# start of ENTRIES SUPPLIED
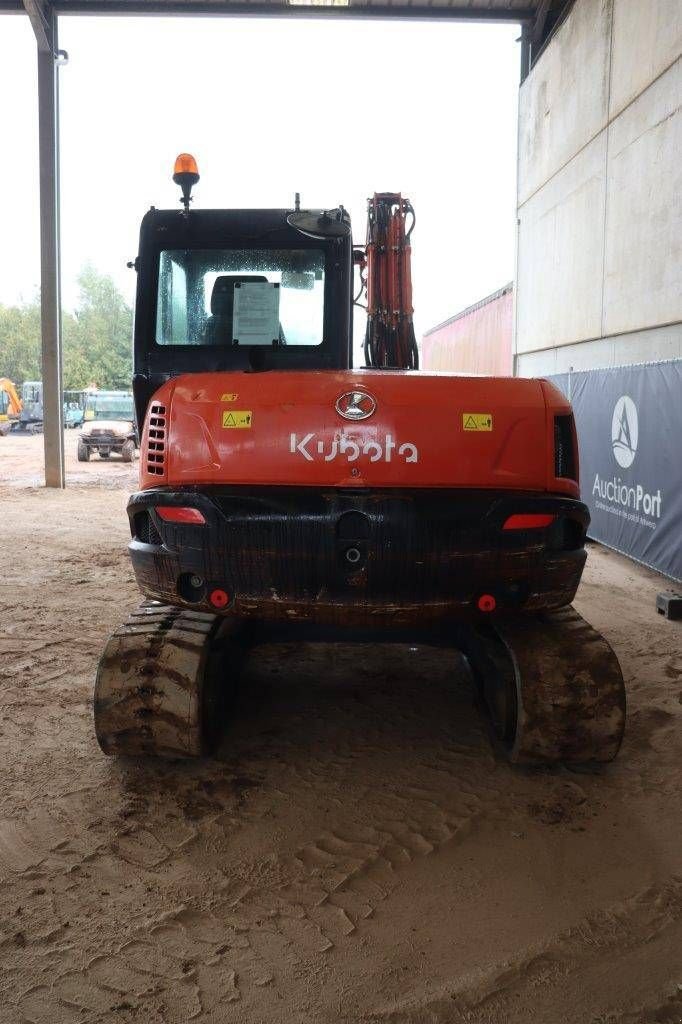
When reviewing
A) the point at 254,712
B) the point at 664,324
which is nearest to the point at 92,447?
the point at 664,324

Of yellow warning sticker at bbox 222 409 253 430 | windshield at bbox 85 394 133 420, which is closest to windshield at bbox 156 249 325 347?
yellow warning sticker at bbox 222 409 253 430

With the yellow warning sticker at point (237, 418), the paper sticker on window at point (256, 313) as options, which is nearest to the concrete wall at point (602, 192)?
the paper sticker on window at point (256, 313)

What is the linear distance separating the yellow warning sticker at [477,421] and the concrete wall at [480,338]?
11452mm

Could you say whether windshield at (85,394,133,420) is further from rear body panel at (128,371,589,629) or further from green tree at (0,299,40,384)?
green tree at (0,299,40,384)

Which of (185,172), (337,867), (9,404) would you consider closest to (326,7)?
(185,172)

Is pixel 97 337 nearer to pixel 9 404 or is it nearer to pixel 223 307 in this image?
pixel 9 404

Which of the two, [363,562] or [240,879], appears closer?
[240,879]

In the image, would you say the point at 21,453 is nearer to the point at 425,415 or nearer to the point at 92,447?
the point at 92,447

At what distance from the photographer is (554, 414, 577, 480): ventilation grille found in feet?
11.5

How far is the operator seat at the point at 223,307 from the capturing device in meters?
4.54

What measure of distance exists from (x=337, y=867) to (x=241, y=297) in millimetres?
2926

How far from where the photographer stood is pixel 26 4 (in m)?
13.0

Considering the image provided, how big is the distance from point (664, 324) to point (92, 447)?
14.9 metres

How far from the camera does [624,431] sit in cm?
846
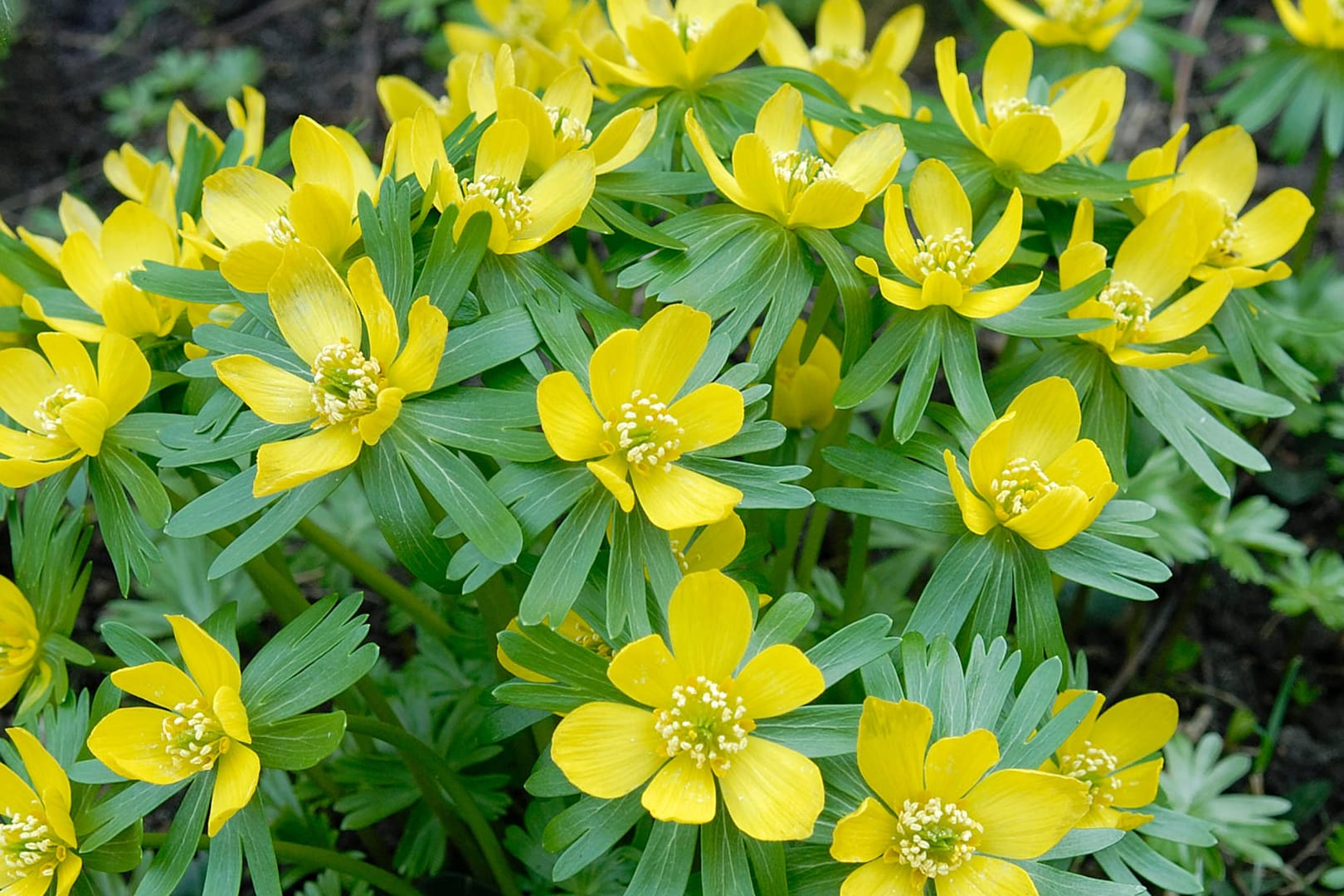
# end of ENTRIES SUPPLIED
_WHAT YOU HAVE TO DO_. Which lines in the data above contain the word "paper"? Copy each of them.

_ANSWER TO THIS PROBLEM_.
With the yellow warning sticker at point (237, 418), the paper sticker on window at point (256, 313) as options, which is nearest to the concrete wall at point (602, 192)?
the paper sticker on window at point (256, 313)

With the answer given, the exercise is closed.